O método de enxertia adotado é o de garfagem, que consiste na união de duas partes de plantas diferentes (árvore-mãe e muda produzida a partir da semente da árvore-mãe), as quais irão compor o enxerto e o porta-enxerto, respectivamente. O porta-enxerto é a base de uma muda enxertada, sendo responsável pela sustentação da planta e funcionalidades da raiz. Ele é formado por uma muda jovem, produzida a partir de sementes coletadas da árvore-mãe, o que aumenta as chances de cicatrização da planta devido à maior compatibilidade entre os tecidos. O enxerto é o broto coletado da árvore-mãe, e será responsável pela formação da parte aérea, sendo esta a parte da planta caracterizada como clone.

Até o momento, foi possível obter apenas três mudas germinadas in vitro, utilizando a técnica de micropropagação, a partir de sementes que foram coletadas da planta-mãe. Elas poderão ser multiplicadas para a produção de porta-enxertos.

A segunda etapa começará após a obtenção de plantas enxertadas da árvore-mãe, em que os esforços da pesquisa serão para introduzir in vitro o meristema gerado pelo enxerto. A partir desse meristema, a intenção é que seja realizado o rejuvenescimento in vitro dos tecidos da árvore-mãe, utilizando a técnica de micropropagação.

A previsão é que se consiga plantas clonais e rejuvenescidas nos próximos 24 meses.

 

Durante o processo de micropropagação, técnica utilizada nas duas etapas da pesquisa, são consideradas cinco fases. Na fase 0, são adotados tratamentos na planta matriz, ou seja, a planta que se deseja clonar. Nessa etapa são coletados meristemas, para que sejam submetidos à inoculação in vitro. Na fase I são estabelecidas as condições ideais para o cultivo in vitro (em tubos de ensaio), com o objetivo de obter tecidos livres de contaminação por vírus, fungos e bactérias.

Na fase II é feita a multiplicação de gemas adventícias, que são meristemas multiplicados in vitro, dos quais originam-se os novos brotos. Durante a fase III ocorre o alongamento dos brotos. Por fim, na fase IV é realizado o enraizamento adventício, ou seja, ocorre a formação da raiz a partir de células do broto, sendo considerada uma fase essencial para o sucesso da clonagem.

Após esse processo, as plantas completas obtidas nas diferentes fases são aclimatizadas. É feita uma adaptação às condições ex vitro, ou seja, fora do tubo de ensaio, para que, finalmente, sejam obtidas as mudas clonais.

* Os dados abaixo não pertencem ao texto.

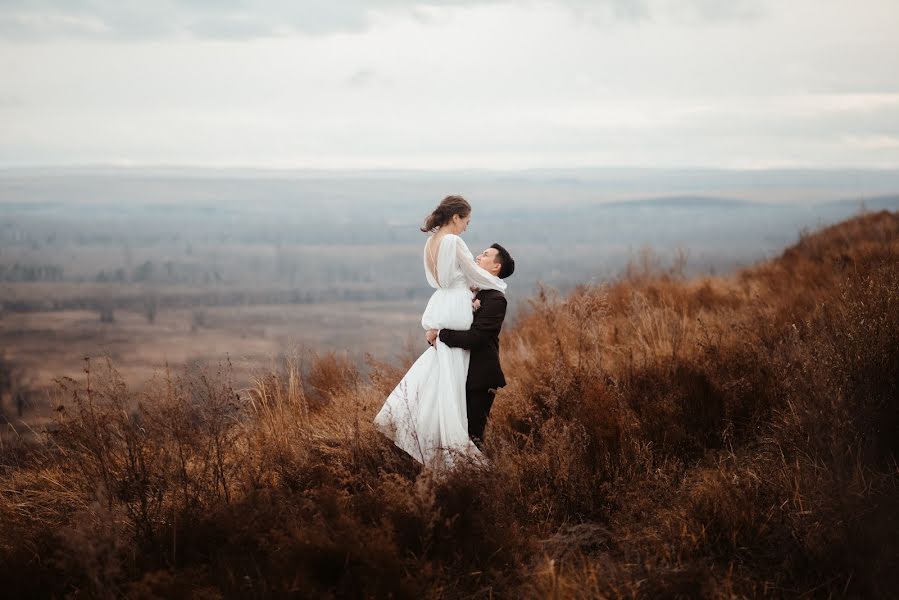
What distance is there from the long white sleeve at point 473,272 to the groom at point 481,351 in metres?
0.09

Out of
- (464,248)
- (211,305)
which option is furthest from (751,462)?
(211,305)

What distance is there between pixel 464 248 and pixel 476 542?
1.97 metres

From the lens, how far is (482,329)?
521cm

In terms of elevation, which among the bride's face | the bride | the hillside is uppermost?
the bride's face

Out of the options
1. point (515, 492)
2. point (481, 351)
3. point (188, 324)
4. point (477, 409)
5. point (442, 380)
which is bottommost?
point (188, 324)

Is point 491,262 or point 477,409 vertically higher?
point 491,262

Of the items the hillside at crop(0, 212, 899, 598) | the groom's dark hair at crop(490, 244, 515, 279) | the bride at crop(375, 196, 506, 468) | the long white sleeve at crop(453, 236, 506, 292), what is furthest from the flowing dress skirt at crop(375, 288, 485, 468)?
the groom's dark hair at crop(490, 244, 515, 279)

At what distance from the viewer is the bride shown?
16.9ft

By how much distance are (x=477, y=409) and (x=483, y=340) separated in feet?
1.72

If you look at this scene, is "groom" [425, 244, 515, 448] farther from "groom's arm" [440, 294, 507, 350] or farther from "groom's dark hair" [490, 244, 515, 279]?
"groom's dark hair" [490, 244, 515, 279]

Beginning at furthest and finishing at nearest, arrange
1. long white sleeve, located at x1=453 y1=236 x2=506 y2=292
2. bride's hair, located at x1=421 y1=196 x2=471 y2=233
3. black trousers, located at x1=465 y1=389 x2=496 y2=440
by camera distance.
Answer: black trousers, located at x1=465 y1=389 x2=496 y2=440 < bride's hair, located at x1=421 y1=196 x2=471 y2=233 < long white sleeve, located at x1=453 y1=236 x2=506 y2=292

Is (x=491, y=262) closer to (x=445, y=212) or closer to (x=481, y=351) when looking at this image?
(x=445, y=212)

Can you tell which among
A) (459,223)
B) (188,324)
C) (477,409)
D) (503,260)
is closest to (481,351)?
(477,409)

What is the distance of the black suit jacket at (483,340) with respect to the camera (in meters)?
5.18
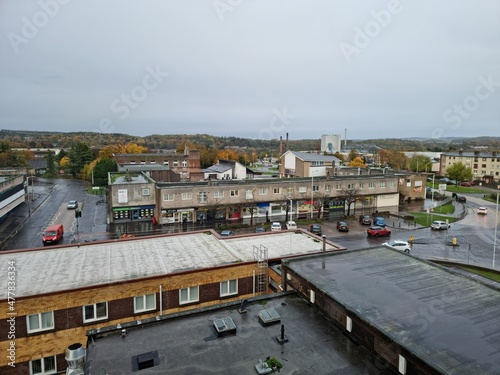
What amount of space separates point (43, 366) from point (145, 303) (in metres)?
4.21

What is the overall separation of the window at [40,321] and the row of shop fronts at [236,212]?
27.3m

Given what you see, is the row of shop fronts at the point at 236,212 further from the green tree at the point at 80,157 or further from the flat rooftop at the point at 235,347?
the green tree at the point at 80,157

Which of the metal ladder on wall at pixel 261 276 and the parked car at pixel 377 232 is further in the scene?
the parked car at pixel 377 232

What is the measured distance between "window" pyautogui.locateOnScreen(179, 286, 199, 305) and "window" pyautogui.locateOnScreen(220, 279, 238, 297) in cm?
124

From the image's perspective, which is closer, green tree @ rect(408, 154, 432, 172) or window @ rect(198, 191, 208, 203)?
window @ rect(198, 191, 208, 203)

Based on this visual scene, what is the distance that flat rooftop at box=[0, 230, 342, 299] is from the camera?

Dificuldades no processo de clonagem

Considera-se que as plantas possuem três idades: a idade cronológica, que refere-se à sua idade temporal, desde a germinação até o momento atual da planta; a idade fisiológica, relativa ao vigor da planta e ao seu adequado funcionamento, como resistência, metabolismo e absorção de nutrientes e água; e por último, a idade ontogenética, que diz respeito à transição das suas fases de crescimento, passando de uma planta juvenil para adulta e, posteriormente, chegando à sua fase senil.

A árvore em estudo tem no mínimo 230 anos, ou seja, possui uma idade cronológica avançada. Além disso ela está em sua fase senil, e durante muitos anos não recebeu os devidos cuidados, como adubação e controle de pragas e insetos, para que mantivesse suas funções fisiológicas de maneira adequada. Devido a esses fatores, o processo de clonagem dessa árvore tem sido bastante complexo. Além dos estudos desenvolvidos na UFLA, estão sendo feitas pesquisas para a clonagem da gameleira, cujo nome científico é Ficus lagoensis, por pesquisadores da Gerdau em parceria com a Universidade Federal de Viçosa (UFV).

Preservação de um símbolo histórico

Após a conclusão da pesquisa na UFLA e obtenção das mudas clonais e rejuvenescidas, o intuito é que algumas amostras sejam doadas para escolas públicas e privadas, além de serem entregues à própria Gerdau. O objetivo é que a partir disso seja feito um trabalho de conscientização e preservação da história mineira. Além disso, uma muda será doada à UFLA e é possível que alguns exemplares sejam plantados em uma área próxima de onde está localizada a árvore-mãe, como forma de reforçar sua simbologia.